The opt-out movement is spreading around the country, with tens of thousands if not hundreds of thousands of parents deciding that the state-mandated tests being given to students are not fair to either the students or the teachers who will be evaluated by the test scores. While the percentage of parents opting out is small relative to the number of parents allowing their children to take the test, the movement has forced a national debate on the value of the tests and forced administrators and policymakers to address it.
In this post, Ramey provides her religious reasons for opting her children out of the tests. This first appeared on her Yinzercation blog, and I am republishing it with her permission. This is a letter she sent to Linda Lane, superintendent of Pittsburgh Public Schools; Lisa Augustin, director of assessment; Jamie Kinzel-Nath, Pittsburgh Colfax K-8 principal; and all of her children’s teachers.
April 10, 2015
Dear Dr. Lane and Ms. Kinzel-Nath:
Pursuant to Pennsylvania Code Title 22 Chapter 4, section 4.4 (d)(5) I am hereby exercising my right as a parent to have my children, ____________, excused from PSSA testing on the grounds of my religious beliefs. Please allow ___________ to pursue alternate educational activities such as a research project or volunteering in younger classrooms during testing.
I could stop my letter right there, as that is all that is legally required by the state in order to excuse our children from testing. However, as this is our third year writing such letters, I would like to explain the religious grounds we have for refusing to allow our children to be tested. Even though, under law, no state or school official is permitted to ask us about our faith nor require “proof” of our beliefs, I would like to share these religious reasons with you.
We belong to First Unitarian Church of Pittsburgh, a member of the Pennsylvania Interfaith Impact Network (PIIN), which is active in education justice. Every Sunday, we recite seven principles that unite Unitarian Universalists. Most of these principles are basic moral and philosophical statements shared by all of the world’s major religions. They reflect the common values of most faiths, from “love one another” and “do unto others,” to respect for the spark of the divine in each of us, and the ethical-humanist imperative to leave this world a better place. Please allow me to explain how each of these seven principles has led us to refuse high-stakes-testing for our own children, and on behalf of all children.
Every child is valuable – priceless – and has the human right to a rich, full education. Respecting the inherent worth of every child also means treating each student as an individual, and not a widget being produced in a factory. Standardized testing, tied to an ever more standardized common core curriculum, sorts students into categories (“below basic,” “basic,” etc.) There are serious consequences to this sorting and labeling (see below), but the underlying premise of this standardized high-stakes-testing is to compare and rank students – not to support the individual learning of each student.
This is clearly evident when schools use standardized, normed tests, which force all students into a bell curve, guaranteeing that a large proportion of the children will fail. To get that nice bell shape of test results, with exactly half of the children falling on the “below average” side of the curve, the tests are carefully designed with purposefully misleading questions. For instance, test makers will use tricky sound-alike answers to intentionally trip up English language learners, or culturally specific clues most easily decoded only by students from wealthy families. Pittsburgh is subjecting students to the normed GRADE test not once, but three times a year (a result of accepting state money that came with testing strings attached). Teachers have been reporting the problematic GRADE test questions for years, but the test-maker has not changed them because this “assessment” requires a set failure rate. In what way does this kind of standardized testing respect the inherent worth of our students? When students’ test scores are then displayed for all to see on “data walls” (an increasingly common practice in our schools), how does this respect the dignity of each child?

Material provided –
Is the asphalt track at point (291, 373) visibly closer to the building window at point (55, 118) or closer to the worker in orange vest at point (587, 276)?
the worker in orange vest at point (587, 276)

Task requirements –
• a. Copy the passage on opting out of state testing word for word, everything from "In this post, Ramey" down to "her children’s teachers.".
• b. Write the next part of the passage on opting out of state testing, picking up right after its final sentence.

Responses –
• a.
In this post, Ramey provides her religious reasons for opting her children out of the tests. This first appeared on her Yinzercation blog, and I am republishing it with her permission. This is a letter she sent to Linda Lane, superintendent of Pittsburgh Public Schools; Lisa Augustin, director of assessment; Jamie Kinzel-Nath, Pittsburgh Colfax K-8 principal; and all of her children’s teachers.

• b.
While advocates claim that high-stakes-testing will hold teachers and schools accountable for student learning and therefore promote equity, it often does the exact opposite by reinforcing inequality. High-stakes-testing labels our schools as “failures,” but never results in additional resources to actually help kids. Instead, “failing” schools are often targeted for closure. When you look at the pattern of school closures across the country – including here in Pittsburgh – you can see that districts have closed schools in predominantly black and brown neighborhoods, displacing some students multiple times. Our communities of color have been harmed the most, with places like Oakland and Hazelwood turned into education deserts without a single neighborhood public school.
Schools labeled as “failing” on the basis of student test scores are often targeted with other “reforms” that rarely help children. Our own beloved Colfax provides an excellent example of the “disruptive innovation” imposed on supposedly failing schools. Nine years ago when our family first started at Colfax, its large achievement gap had recently earned it a designation as a “turnaround school.” The district fired every single teacher and the principal then handpicked an entirely new teaching staff. The idea, of course, was that we had to get rid of the “bad” teachers and hire only “great” teachers and that would solve the problem of low test scores. Fast forward almost a decade and you can see that this didn’t work: Colfax still has one of the largest achievement gaps in the city (which is really an opportunity gap made highly visible by the presence of families from some of Pittsburgh’s wealthiest and poorest communities together in the same school).
During this same decade, Colfax students also experienced a relentless series of “reforms,” all aimed at increasing test scores. When we started, Colfax was a Spanish language immersion school, then we lost the extra language instruction to become an “Accelerated Learning Academy” focused on reading and math. We got an America’s Choice curriculum that was supposed to solve everything and added extra periods of reading. We got a longer school day and a longer school year. We got a Parent Engagement Specialist. Then we lost the curriculum, lost the extra time and days, and lost the parent specialist. The district changed to a 6 day week, so we could cram in extra reading and math periods, since these are tested subjects, resulting in a net loss of music, art, language, and physical education. With state budget cuts we lost more music and athletic programs, and we even lost our after school tutoring program aimed at those very students whose test scores continue to cause so much alarm. And class sizes ballooned to 30, sometimes 35 and more students.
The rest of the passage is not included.